At this inoffensively-conveyed suggestion, the fire opposite had all the appearance of suddenly reflecting itself into the maiden’s face with a most engaging concentration, while at the same time she stamped her foot in ill-concealed rage.

“You’ve been listening at the door!” she cried impetuously, “and I shall never forgive you.”

“To no extent,” I declared hastily (for although I had indeed been listening at the door, it appeared, after the weight which she set upon the incident, more honourable that I should deny it in order to conciliate her mind). “It so chanced that for the moment this person had forgotten whether the handle he was grasping was of the push-out or turn-in variety, and in the involvement a few words of no particular or enduring significance settled lightly upon his perception.

“In that case,” she replied in high-souled liberality, while her eyes scintillated towards me with a really all-overpowering radiance, “I will forgive you.”

“We have an old but very appropriate saying, ‘To every man the voice of one maiden carries further than the rolling of thunder,’” I remarked in a significantly restrained tone; for, although conscious that the circumstance was becoming more menace-laden than I had any previous intention, I found myself to be incapable of extrication. “Florence—”

“Oh,” she exclaimed quickly, raising her polished hand with an undeniable gesture of reproof, “you must not call me by my christian name, Mr.

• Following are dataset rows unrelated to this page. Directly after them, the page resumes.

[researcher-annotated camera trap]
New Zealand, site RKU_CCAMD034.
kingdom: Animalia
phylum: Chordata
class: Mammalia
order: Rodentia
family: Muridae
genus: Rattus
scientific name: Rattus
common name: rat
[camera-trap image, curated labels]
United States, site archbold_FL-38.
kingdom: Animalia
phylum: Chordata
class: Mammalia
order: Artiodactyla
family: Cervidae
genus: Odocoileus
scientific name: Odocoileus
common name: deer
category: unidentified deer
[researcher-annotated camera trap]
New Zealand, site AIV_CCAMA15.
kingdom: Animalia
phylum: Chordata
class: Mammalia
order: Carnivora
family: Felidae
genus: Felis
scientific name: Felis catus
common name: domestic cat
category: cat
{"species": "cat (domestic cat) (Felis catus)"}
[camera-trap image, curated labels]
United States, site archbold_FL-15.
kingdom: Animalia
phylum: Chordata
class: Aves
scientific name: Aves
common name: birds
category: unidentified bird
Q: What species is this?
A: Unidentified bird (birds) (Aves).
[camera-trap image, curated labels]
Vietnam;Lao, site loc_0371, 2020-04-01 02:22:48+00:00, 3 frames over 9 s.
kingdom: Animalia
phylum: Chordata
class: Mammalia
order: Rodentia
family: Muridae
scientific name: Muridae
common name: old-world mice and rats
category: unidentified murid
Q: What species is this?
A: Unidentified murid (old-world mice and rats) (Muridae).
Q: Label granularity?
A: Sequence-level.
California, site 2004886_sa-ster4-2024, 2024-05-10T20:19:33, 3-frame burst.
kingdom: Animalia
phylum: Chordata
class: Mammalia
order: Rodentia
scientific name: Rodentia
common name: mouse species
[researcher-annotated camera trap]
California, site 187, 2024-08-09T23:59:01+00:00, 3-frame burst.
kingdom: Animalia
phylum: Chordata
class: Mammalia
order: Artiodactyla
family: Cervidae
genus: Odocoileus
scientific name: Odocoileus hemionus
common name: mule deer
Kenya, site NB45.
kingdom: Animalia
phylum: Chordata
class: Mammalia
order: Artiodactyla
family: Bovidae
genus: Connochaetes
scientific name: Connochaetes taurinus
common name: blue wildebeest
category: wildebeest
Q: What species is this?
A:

Ho.”

“Yet,” replied this person, with a confessedly stubborn inelegance, “you call me by the name of Ho.”

Her eyes became ox-like in an utter absence of almond outline. “Yes,” she said gazing, “but that—that is not your christian name, is it?”

“In a position of speaking—this one being as a matter of fact a discreditable follower of the sublime Confucius—it may be so regarded,” I answered, “inasmuch as it is the milk-name of childhood.”